O ministro de Minas e Energia, Alexandre Silveira, intensificou a cobrança por soluções eficazes para o vazamento de água ocorrido em minas da Vale, localizadas em Minas Gerais. Em ofício enviado à Agência Nacional de Mineração (ANM) nesta segunda-feira (26), ele exigiu uma resposta imediata para conter o extravasamento e evitar impactos ambientais mais graves.
Vazamentos em minas da Vale em Minas Gerais
Os incidentes envolveram dois locais: a mina Viga, em Congonhas, e a mina de Fábrica, entre Ouro Preto e Congonhas. O extravasamento atingiu o Rio Maranhão, causando danos ambientais, conforme informado pela prefeitura de Congonhas. Segundo as autoridades locais, não houve vítimas, mas o volume de água contaminada foi significativo — cerca de 263 mil metros cúbicos contendo sedimentos e materiais do beneficiamento mineral.
Na mina de Fábrica, o extravasamento ocorreu em uma cava e atravessou o dique Freitas, provocando impacto ambiental.

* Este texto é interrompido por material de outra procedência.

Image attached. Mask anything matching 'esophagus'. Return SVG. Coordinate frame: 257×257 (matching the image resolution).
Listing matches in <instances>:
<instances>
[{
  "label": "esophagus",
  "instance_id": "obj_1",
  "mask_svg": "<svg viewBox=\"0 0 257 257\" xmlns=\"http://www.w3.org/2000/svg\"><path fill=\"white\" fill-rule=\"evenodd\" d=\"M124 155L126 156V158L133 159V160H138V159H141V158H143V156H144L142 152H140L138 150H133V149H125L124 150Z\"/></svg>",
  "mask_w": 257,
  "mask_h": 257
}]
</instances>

A prefeitura de Ouro Preto relatou que o vazamento atingiu áreas rurais pouco povoadas e causou alagamento na unidade Pires da Companhia Siderúrgica Nacional (CSN), afetando almoxarifado, acessos internos, oficinas mecânicas e áreas de embarque.
Medidas e cobranças do governo
O ministro Alexandre Silveira solicitou à ANM que, se necessário, determine a interdição das operações para garantir a segurança das comunidades e a proteção ambiental. Ele também pediu a abertura de processo para apuração das responsabilidades, além do acionamento dos órgãos federais, estaduais e municipais competentes para fiscalização e possíveis penalidades.
Este é o segundo ofício enviado pelo ministro sobre o assunto. O primeiro foi encaminhado no domingo (25), após o registro do extravasamento na mina de Fábrica.
Acompanhamento do Ministério Público e ações da Vale
O Ministério Público de Minas Gerais (MPMG) acompanha o caso e requisitou informações às defesas civis estadual e municipais. O Núcleo de Combate aos Crimes Ambientais (Nucrim) realizou vistoria e prepara um relatório preliminar.
A Vale emitiu comunicado afirmando que os extravasamentos foram contidos e que não houve feridos ou impactos diretos às comunidades próximas. A empresa esclareceu que as situações não têm relação com suas barragens, cujas condições de estabilidade são monitoradas 24 horas por dia.
Segundo a Vale, não houve carreamento de rejeitos, apenas água com sedimentos, e que mantém inspeções e manutenções periódicas, especialmente intensificadas no período chuvoso. As causas dos vazamentos estão sendo investigadas para atualização dos planos de gestão de risco da empresa.
Impactos e perspectivas
Os incidentes ressaltam os riscos ambientais associados à mineração e a necessidade de fiscalização rigorosa. A atuação coordenada entre ministérios, agências reguladoras e Ministério Público evidencia o esforço para garantir segurança e mitigação de danos.
A possibilidade de interdição das minas, conforme indicado pelo ministro, reforça o compromisso do governo em priorizar a proteção ambiental e das populações locais, mesmo diante da relevância econômica da mineração para a região e o país.